• Text segment:
These conditions are not balanced nor do they try to be. The Imperial victory is certainly the easiest to achieve but for this reason it’s often the last activated as cash-rich players without kings will be sure to activate the early comets for their own purposes.

All of this produces an outrageous push and pull between the players as they step over each other and their favored regimes in order to snatch the brass ring. But this jockeying has consequences. More than any of the other Pax games, Pax Renaissance is deeply hydraulic. A new government in England tends to have repercussions elsewhere and what goes around tends to come around with alarming regularity.

Such butterflying can also be seen in the game’s economy which builds on the semi-closed economy of Pax Pamir. Here, however, there are far more ways to pull money in and take money out of the game. The repression of pieces can quickly syphon cash back to the bank (colorfully called “China”). Trade, on the other hand, can bring new money in circulation. This means that cash tends to “pool” less than in Pamir with just about every player having some opportunity gain some revenue source. This is important, because players will have plenty of things to spend money on. More than either Pamir or Porfiriana, it’s common for cards to be bought from the rightmost market column. And the Imperial Victory often requires an ample treasury to fund campaign actions.

On top of it all there are a new set of special actions to master. Believe it or not, just about everything I’ve described to this point can be done independent of the special actions on the cards. As with Pamir, when players buy and play cards they are also setting up a menu of possible special actions which they can activate with either an Eastern or Western Op. These Ops allow a player to take actions on all of the cards on either side of his or her tableau. The actions give players a huge range of options, from conspiratorial “sieges” which can gradually erode power (setting the stage for conquest or revolution), to beheading those same troublesome conspirators. Unlike Pamir, these actions are largely “free” in that they only require activation to use. But, players will be flooded with demands on their actions and so taking the time to purge the Hungarian court just may not be worth the effort.

• Problems and tasks:
1. Write out the Pax Renaissance review between "All of this" and "with alarming regularity.", inclusive.
2. Do these statements agree with the Pax Renaissance review? (a) The Imperial victory is the easiest one to achieve. (b) Cash pools more in Pax Renaissance than in Pax Pamir. (c) The special actions on the cards cost money to use. Answer yes or no for each and quote the deciding words.
The material after the Pax Renaissance review is separate from it.

• Extracted data:
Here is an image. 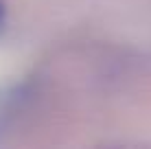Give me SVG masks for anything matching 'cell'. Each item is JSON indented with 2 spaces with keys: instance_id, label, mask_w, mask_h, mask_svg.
<instances>
[{
  "instance_id": "cell-1",
  "label": "cell",
  "mask_w": 151,
  "mask_h": 149,
  "mask_svg": "<svg viewBox=\"0 0 151 149\" xmlns=\"http://www.w3.org/2000/svg\"><path fill=\"white\" fill-rule=\"evenodd\" d=\"M4 20H7V11H4V2L0 0V33L4 29Z\"/></svg>"
}]
</instances>
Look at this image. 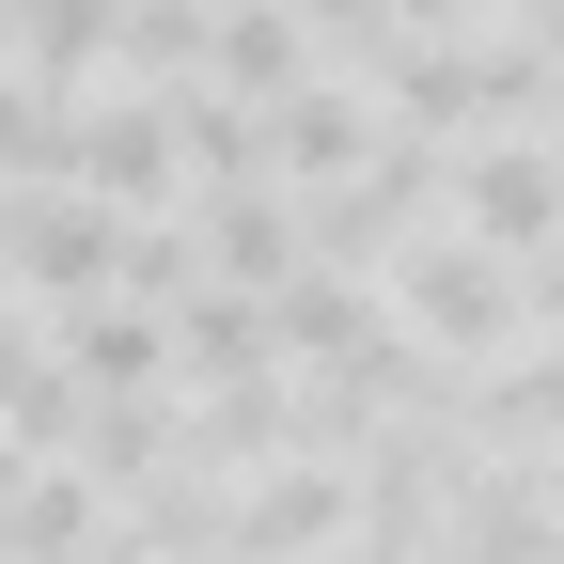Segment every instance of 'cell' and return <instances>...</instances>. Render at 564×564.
Listing matches in <instances>:
<instances>
[{"mask_svg":"<svg viewBox=\"0 0 564 564\" xmlns=\"http://www.w3.org/2000/svg\"><path fill=\"white\" fill-rule=\"evenodd\" d=\"M518 314H533V282L486 251V236H440V251H408V267H392V329H408V345H455V361H486Z\"/></svg>","mask_w":564,"mask_h":564,"instance_id":"6da1fadb","label":"cell"},{"mask_svg":"<svg viewBox=\"0 0 564 564\" xmlns=\"http://www.w3.org/2000/svg\"><path fill=\"white\" fill-rule=\"evenodd\" d=\"M0 251H17L47 299H63V314H79V299H126V251H141V236L110 220V204H63V188H32L17 220H0Z\"/></svg>","mask_w":564,"mask_h":564,"instance_id":"7a4b0ae2","label":"cell"},{"mask_svg":"<svg viewBox=\"0 0 564 564\" xmlns=\"http://www.w3.org/2000/svg\"><path fill=\"white\" fill-rule=\"evenodd\" d=\"M455 220L486 236V251H549L564 236V158H549V141H470V158H455Z\"/></svg>","mask_w":564,"mask_h":564,"instance_id":"3957f363","label":"cell"},{"mask_svg":"<svg viewBox=\"0 0 564 564\" xmlns=\"http://www.w3.org/2000/svg\"><path fill=\"white\" fill-rule=\"evenodd\" d=\"M63 361H79V392H173L188 345H173L158 299H79V314H63Z\"/></svg>","mask_w":564,"mask_h":564,"instance_id":"277c9868","label":"cell"},{"mask_svg":"<svg viewBox=\"0 0 564 564\" xmlns=\"http://www.w3.org/2000/svg\"><path fill=\"white\" fill-rule=\"evenodd\" d=\"M173 141H188V126H173V110H141V95L79 110V188H95V204H173V173H188Z\"/></svg>","mask_w":564,"mask_h":564,"instance_id":"5b68a950","label":"cell"},{"mask_svg":"<svg viewBox=\"0 0 564 564\" xmlns=\"http://www.w3.org/2000/svg\"><path fill=\"white\" fill-rule=\"evenodd\" d=\"M267 141H282V173H299V188H361V158H392V141L361 126V95H329V79H314V95H282Z\"/></svg>","mask_w":564,"mask_h":564,"instance_id":"8992f818","label":"cell"},{"mask_svg":"<svg viewBox=\"0 0 564 564\" xmlns=\"http://www.w3.org/2000/svg\"><path fill=\"white\" fill-rule=\"evenodd\" d=\"M220 79L236 95H314V47H299V0H236V17H220Z\"/></svg>","mask_w":564,"mask_h":564,"instance_id":"52a82bcc","label":"cell"},{"mask_svg":"<svg viewBox=\"0 0 564 564\" xmlns=\"http://www.w3.org/2000/svg\"><path fill=\"white\" fill-rule=\"evenodd\" d=\"M0 564H95V470H32L0 518Z\"/></svg>","mask_w":564,"mask_h":564,"instance_id":"ba28073f","label":"cell"},{"mask_svg":"<svg viewBox=\"0 0 564 564\" xmlns=\"http://www.w3.org/2000/svg\"><path fill=\"white\" fill-rule=\"evenodd\" d=\"M17 47L47 63V79H95V63L126 47V0H17Z\"/></svg>","mask_w":564,"mask_h":564,"instance_id":"9c48e42d","label":"cell"},{"mask_svg":"<svg viewBox=\"0 0 564 564\" xmlns=\"http://www.w3.org/2000/svg\"><path fill=\"white\" fill-rule=\"evenodd\" d=\"M17 486H32V440H17V423H0V518H17Z\"/></svg>","mask_w":564,"mask_h":564,"instance_id":"30bf717a","label":"cell"},{"mask_svg":"<svg viewBox=\"0 0 564 564\" xmlns=\"http://www.w3.org/2000/svg\"><path fill=\"white\" fill-rule=\"evenodd\" d=\"M392 17H440V32H455V17H486V0H392Z\"/></svg>","mask_w":564,"mask_h":564,"instance_id":"8fae6325","label":"cell"},{"mask_svg":"<svg viewBox=\"0 0 564 564\" xmlns=\"http://www.w3.org/2000/svg\"><path fill=\"white\" fill-rule=\"evenodd\" d=\"M17 361H32V345H17V299H0V377H17Z\"/></svg>","mask_w":564,"mask_h":564,"instance_id":"7c38bea8","label":"cell"}]
</instances>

• Responses per task:
1.
All of this produces an outrageous push and pull between the players as they step over each other and their favored regimes in order to snatch the brass ring. But this jockeying has consequences. More than any of the other Pax games, Pax Renaissance is deeply hydraulic. A new government in England tends to have repercussions elsewhere and what goes around tends to come around with alarming regularity.

2.
(a) Yes: "The Imperial victory is certainly the easiest to achieve"
(b) No: "cash tends to “pool” less than in Pamir"
(c) No: "these actions are largely “free” in that they only require activation to use."